Politicians and health-care workers across Canada offered gestures of support to Toronto on Friday, in an effort to quell fears of a further economic setback from the new suspected cases of SARS.
Just as the city geared up to spend $5.5-million to lure tourists back to the city and to hear details of the post-SARS recovery packages from provincial and federal governments five new suspected cases of the disease were announced.
Federal leadership candidate John Manley spoke to Toronto media on Friday at a hotel near the airport.
"What we need is as soon as possible to determine whether in fact we have other SARS cases," he said, following a meeting with representatives of the Canadian film and television industry.
"We have to demonstrate that we're dealing with them in the appropriate way as quickly as possible and . . . to reassure people that this is not something that you catch on the street or in a hotel or a restaurant, that . . . you have to go to extraordinary lengths to contact it," he said.
At the Bymark restaurant on Toronto's Wellington St., a dozen major investors from Canada and the U.S. met with Ontario's Enterprise Minister, Jim Flaherty, who was promoting the province as a prime spot for doing business.
The investors representatives of CoreNet who scout out sites for potential business investments and plant operations initially scheduled a conference in Toronto last month.
They were forced to cancel because the city was in the heart of its severe acute respiratory syndrome crisis.
Toronto hotels estimate they lost $125-million worth of business because four major conventions were cancelled, and business and holiday travellers decided not to visit Toronto.
"This time [the investors] were not concerned," Mr. Flaherty told globeandmail.com.
"They recognize that there's no evidence of community transmission in those cases; they know that SARS has been managed well and brought under control, and that it's business as usual."
Investor confidence was shaken by SARS, but the visit by CoreNet representatives is a sign that "we're rebuilding," Mr.
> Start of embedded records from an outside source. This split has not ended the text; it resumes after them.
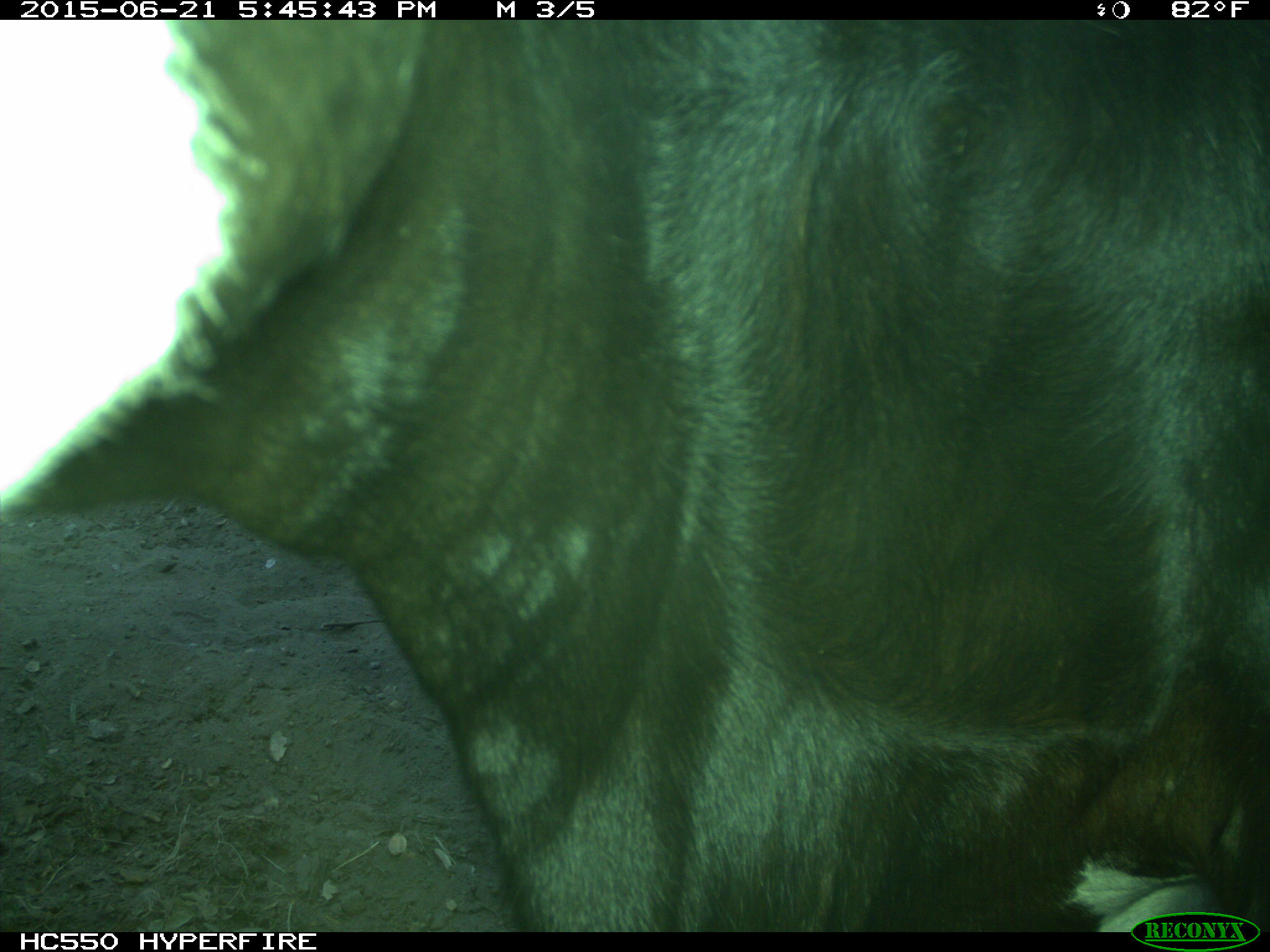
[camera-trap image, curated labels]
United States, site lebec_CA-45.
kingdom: Animalia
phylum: Chordata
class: Mammalia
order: Artiodactyla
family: Bovidae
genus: Bos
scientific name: Bos taurus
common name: domestic cow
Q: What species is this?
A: Bos taurus (domestic cow).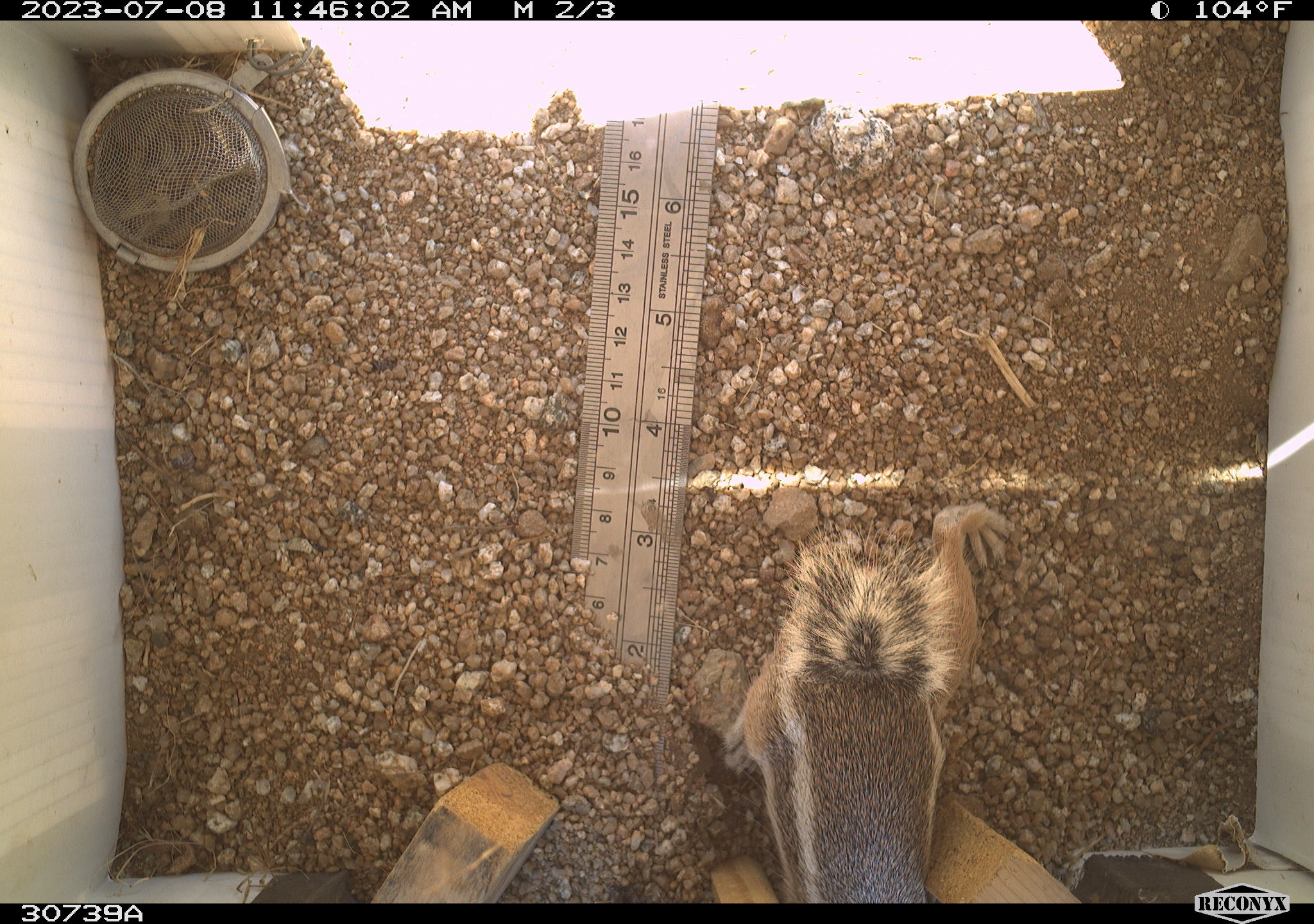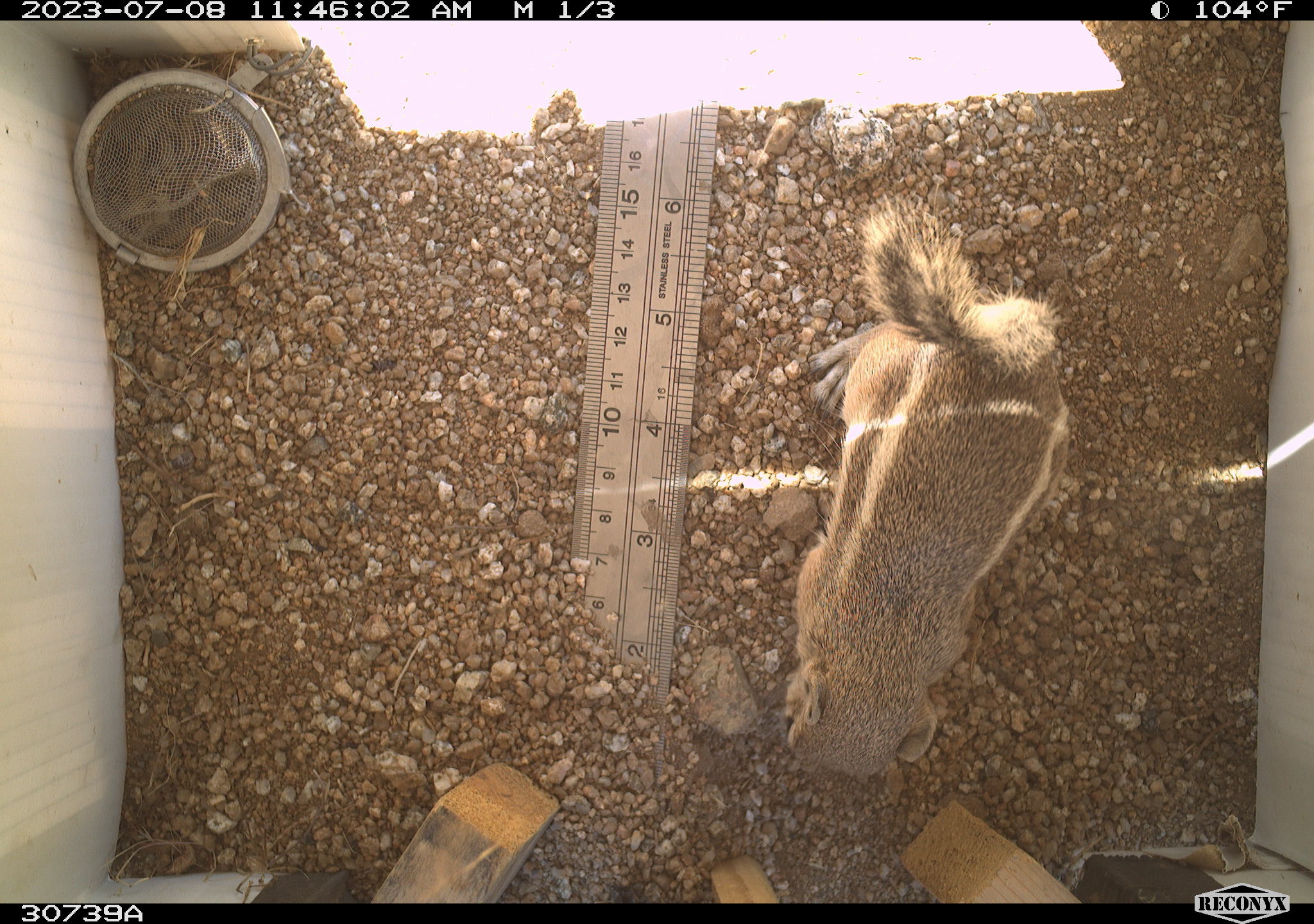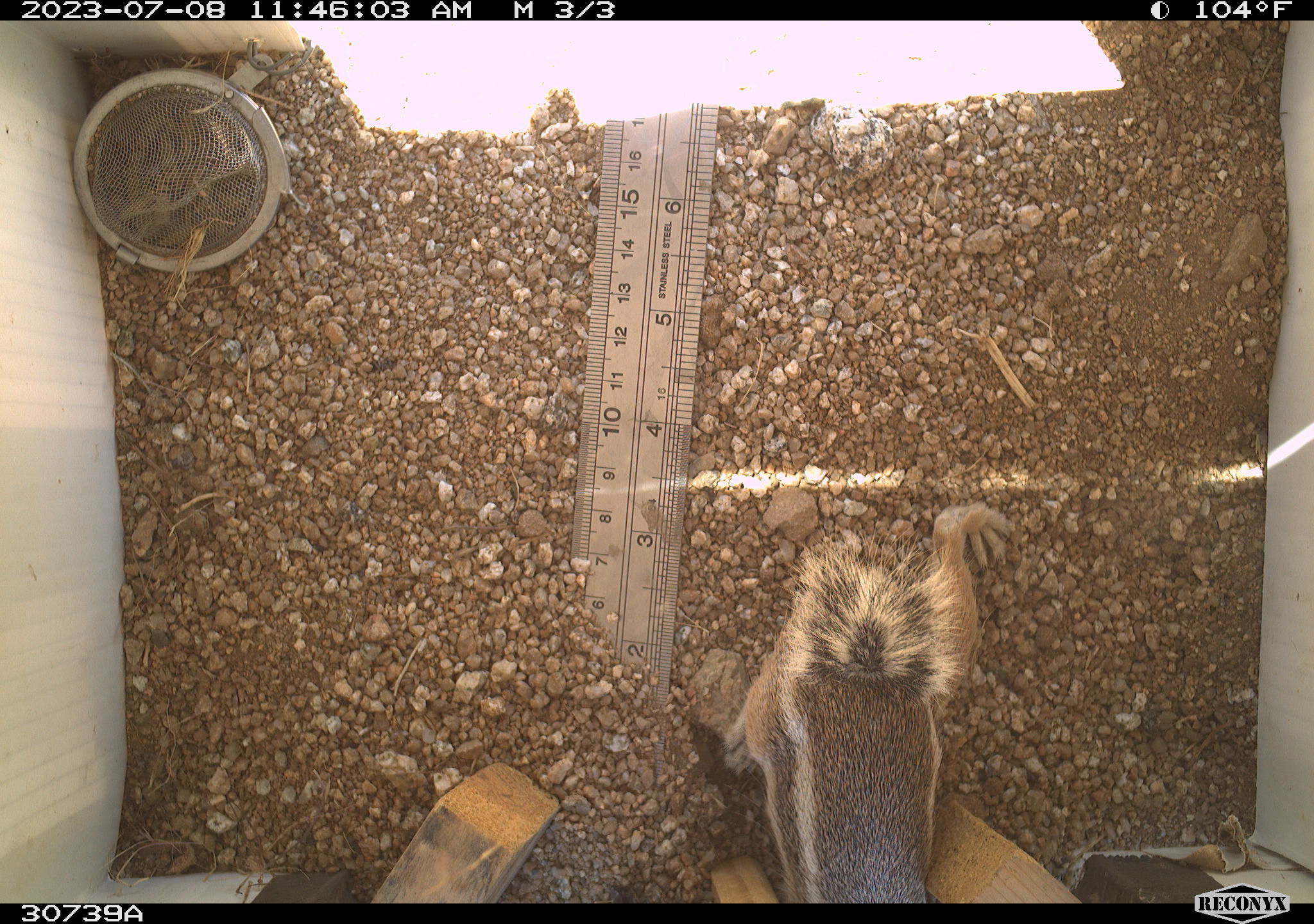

Flaherty said.
The Canadian Federation of Nurses also decided to move its week-long Biennial Convention slated for the first week of June to Toronto.
"We're showing our solidarity with the city's health care workers and people in the tourism industry, Kathleen Connors, president of the Canadian Federation of Nurses told globeandmail.com.
The convention was originally to be held at St. John's, Nfld., but had to be relocated because of ongoing labour disputes at the airport in St. John's.
"We chose to come to Toronto because we wanted to clearly indicate that we're confident in the public health care system in place in Toronto," Ms. Connors said.
"These new cases do not change our resolve to stand with nurses in the front-lines of Toronto hospitals."
But in a news conference on Friday morning, Mayor Mel Lastman appeared less confident and more flustered.
"We had [SARS] all wrapped up in 60 days . . . and now suddenly last night I get a call that there's another case, and this morning I find out there's four," he said.